Over the past several years the use of technology in the running industry has become very advanced, with particular regards to footwear. While the offerings may vary from one manufacturer to another, the end product is generally the same; highly specialized running footwear, for every runner. For many runners, there are still many questions regarding how to minimize the risk of injury. Despite the onslaught of technology, in the running shoe industry, this footwear still breaks down! So, the age old question, "how often should I replace my running shoes?"
The answer is that there is no real answer. Due to a large variety of different running styles, no two shoes will wear in exactly the same way. Along with running styles, running terrain and brand can also be a factor in the way running shoes wear down. Add to that the runner's size and running frequency, and we have developed quite the multivariable equation! Just as any multivariable does, this question has several answers.
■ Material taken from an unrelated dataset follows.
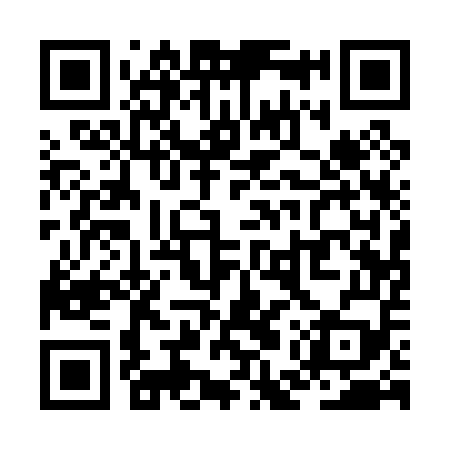 QR code for ZEQ059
But, the real question that we should be considering is why it is important to replace running shoes in the first place? From the moment you slip on those new kicks, throughout the initial few hundred miles put on each pair of running shoes, the stability of the shoe starts to break down. As the shoe breaks down, it is not capable of absorbing the impact the way it was when first purchased. Rather than acting as a protective measure, the shoe allows this impact to be delivered to the joints in your feet, ankles, knees and back. In the end, allowing your body to become accustomed to this protective measure, and then essentially taking it away can result in injury.
So, how do you avoid this? To begin with, you need to track the lifetime of your shoe. This is typically measured by the number of miles logged in the shoes. The average mileage per shoe is typically between 350 and 550 miles. Lighter runners generally get a longer lifespan out of their shoes, while heavier runners are typically forced to change their shoes more frequently, closer to 350 miles. Runners who run less frequently, or rotate shoes, often enjoy a longer lifespan, as the shoe is more able to "heal", after each run. Much of what goes into a shoe's construction is blown rubber. When we run, it compresses the rubber. When we are not wearing them, the shoe attempts to heal, as the rubber expands back towards its natural state. The more worn that a shoe becomes, the less able it is to return to that initial state.
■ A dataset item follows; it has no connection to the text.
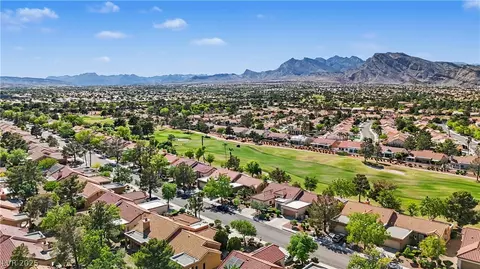 2728 Showcase Dr, Las Vegas, NV 89134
Along with mileage, you can also look for visual signs of wear and breakdown. If you've purchased a pair of running shoes in the past, you'll know what the bottom of a new pair of shoes looks like; they're clean, they have good tread, and when put on a table, they sit flat. One easy way to see the general wear on a pair of running shoes is by placing the shoes on a table. If there is a part of the shoe that isn't touching the surface but was when you first purchased the shoe, chances are, it may be approaching the time for a new pair.
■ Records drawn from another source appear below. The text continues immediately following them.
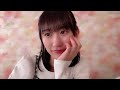 SATO KAIRI 2022年03月24日11時23分35秒 佐藤海里 の動画、YouTube動画。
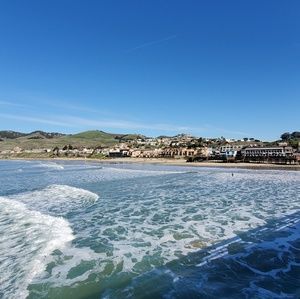 Meet your Posher, Marwa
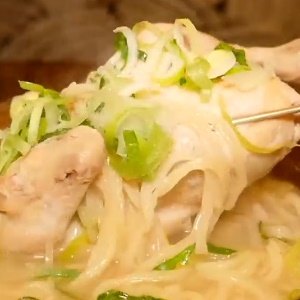 생방송 투데이 담양고기비빔국수&닭반마리국수·스시 오마카세, 어디?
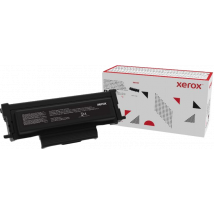 Cartouche de Toner Noir Xerox 006R04399 Originale - Nuevo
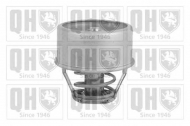 Термостат QUINTON HAZELL QTH431K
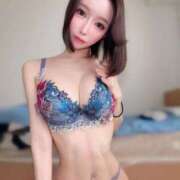 ヒメ日記 2026/03/22 00:12 投稿 RUBY GRAND STAGE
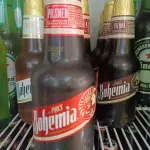 Bohemia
Unfortunately, not all signs of wear on the shoes are visual from the exterior. It is possible that the internal sole of the shoe will break down before you are able to see any external signs of wear and tear. It is important to take the soles of the running shoe out, from time to time, and see how they look. Or, always keep a new pair of the same shoes around the house. If you think your shoes might be worn out, try on the new pair, and see if they feel more supportive. Finally, how do the shoes feel to YOU, on YOUR feet? All athletes needs to learn that the most important indicator for working out is their own perception. If you are a runner who is lucky enough to avoid injury, but are starting to feel more sore than normal, or your joints are beginning to hurt, chances are, its time to replace your existing shoes.
As eluded to earlier, a great way to help prolong the life of a pair of new running shoes, is to rotate between two separate pairs. While not the cheapest option, initially, this route will ultimately help prolong the lifetime of each pair of shoes thus helping you save some money and also stay injury free.
As a final note, remember that it is always important to listen to your body and be aware of the signs of wear and tear of the products you use as you pursue your love of running. Running is much more enjoyable when you are pain free and can purely enjoy the act of the sport.